Selected extract >>
++++++++++++++++++++
Good suggestions!  I hadn't thought of that. I will do that next time I have the chance.  

 

I think i'd have a lot more success with visual if I could hold my head in a vise so the ronchigram stops wiggling.  And with my eye, I can't show my results here.  I may be making excuses for my approach, of course, but I think it's been harder to do dpac with a diagonal than it would be with a perforated flat.  The diagonal mirror might be a 1.33 incher, which is probably not big enough for an f/6 mirror.  Add to that the effect that the light source and camera axis are not right on the optic axis, but a small distance to either side, and vignetting would be worse (this is what I found with my complete OTAs when I tested them - Cave, in particular, seemed to like to use diagonals small enough to vignette past about a half-inch focal plane.  For planetary, of course, even imaging, that was plenty).

 

I do find it easier to get the collimation very close with the camera, because I can watch the image on the computer screen while I tweak the adjusting screws on the mirror cell.  But there is one place where I might still be off-axis and not have it show in the camera:  If the initial collimation isn't actually at the optical center of the mirror, I could be testing slightly off axis when i have everything collimated on the computer screen.  For the f/8 mirror, I've been using the hole in the center of the cell plate that I drilled and used to guide where I drilled the adjusting screw holes.  And the mirror is resting on 2 decking screws.  So if the tapered mirror blank is not exactly 8" in diameter, I'd be aligning the laser through the uncoated mirror slightly off axis and getting the laser beam perpendicular to the mirror off axis.  For the f/6 mirror, which is coated, I don't have a center mark, so I've been eyeballing the location of center.  And since I'm viewing the reflection of the laser from one side of the test stand, I may be fooling myself by perspective into thinking its centered when it might not be.
++++++++++++++++++++
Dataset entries
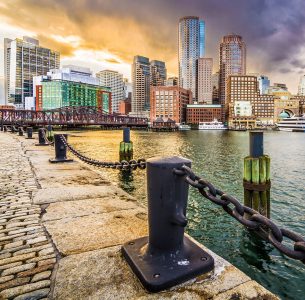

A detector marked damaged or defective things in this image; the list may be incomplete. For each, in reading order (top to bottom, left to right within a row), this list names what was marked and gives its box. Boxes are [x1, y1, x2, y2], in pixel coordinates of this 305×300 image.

rusty metal chain [59, 134, 146, 170]
rusty metal chain [173, 164, 304, 262]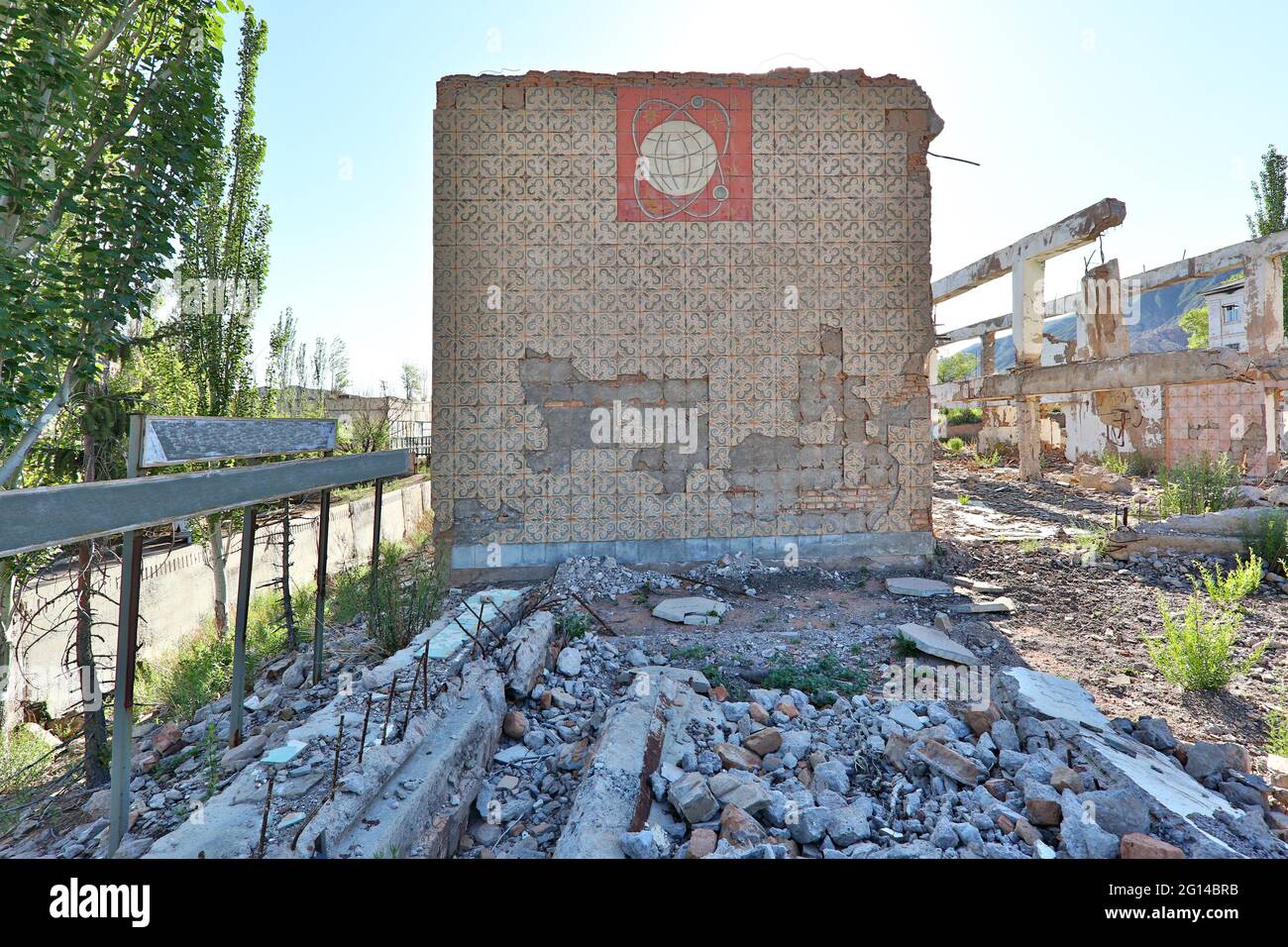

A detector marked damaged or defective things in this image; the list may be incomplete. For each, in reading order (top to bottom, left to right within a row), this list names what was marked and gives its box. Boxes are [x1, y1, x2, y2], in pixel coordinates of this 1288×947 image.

broken concrete slab [886, 577, 958, 600]
broken concrete slab [649, 594, 731, 626]
broken concrete slab [896, 623, 973, 665]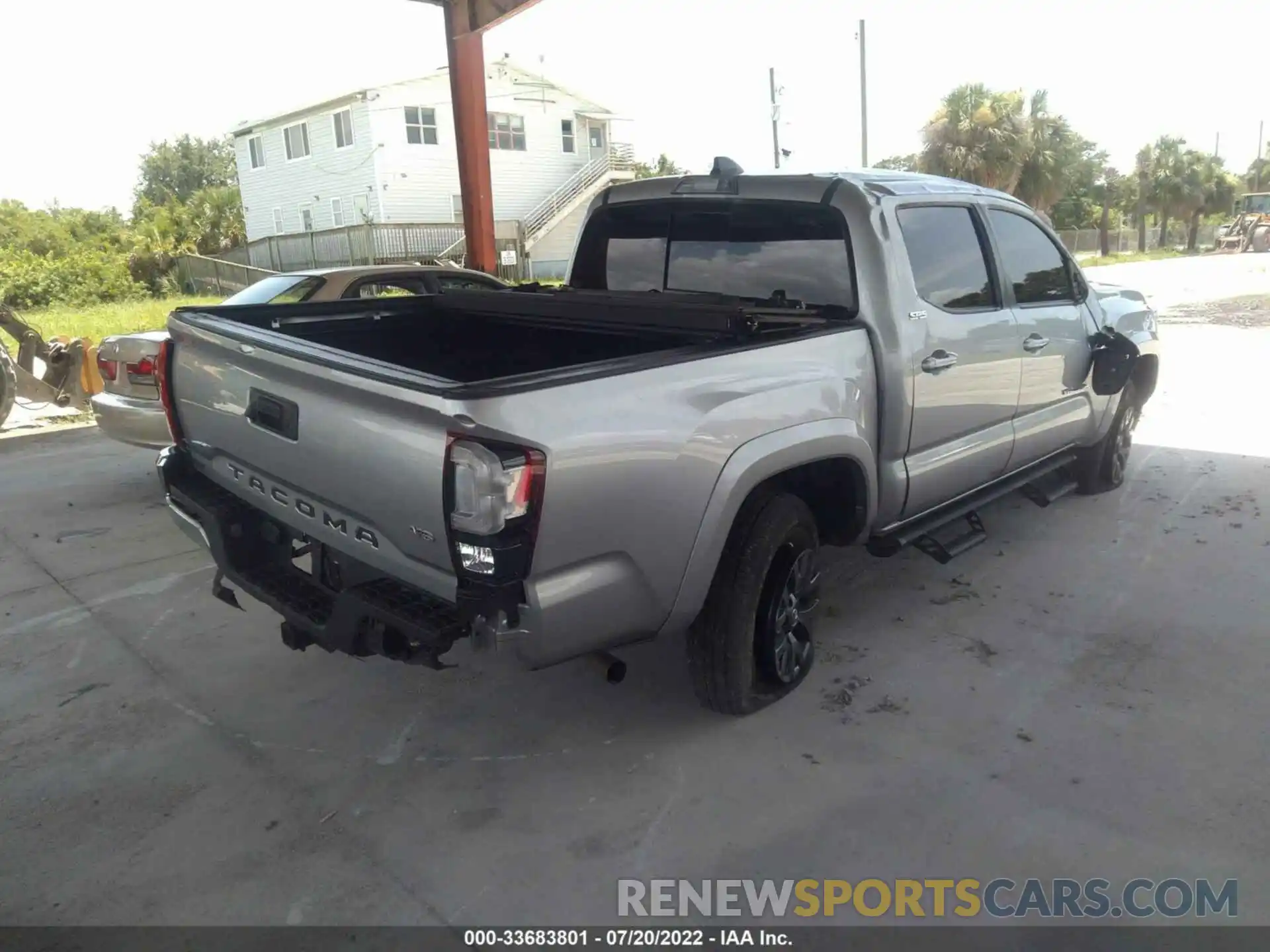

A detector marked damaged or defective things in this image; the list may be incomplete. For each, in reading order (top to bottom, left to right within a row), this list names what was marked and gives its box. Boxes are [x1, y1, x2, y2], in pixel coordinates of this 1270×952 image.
++++++++++++++++++++
Work to complete >>
In the passage on collimating telescope mirrors, how has the writer been locating the center of the f/6 mirror?

Result for this exercise >>
By eyeballing it, because the coated f/6 mirror has no center mark.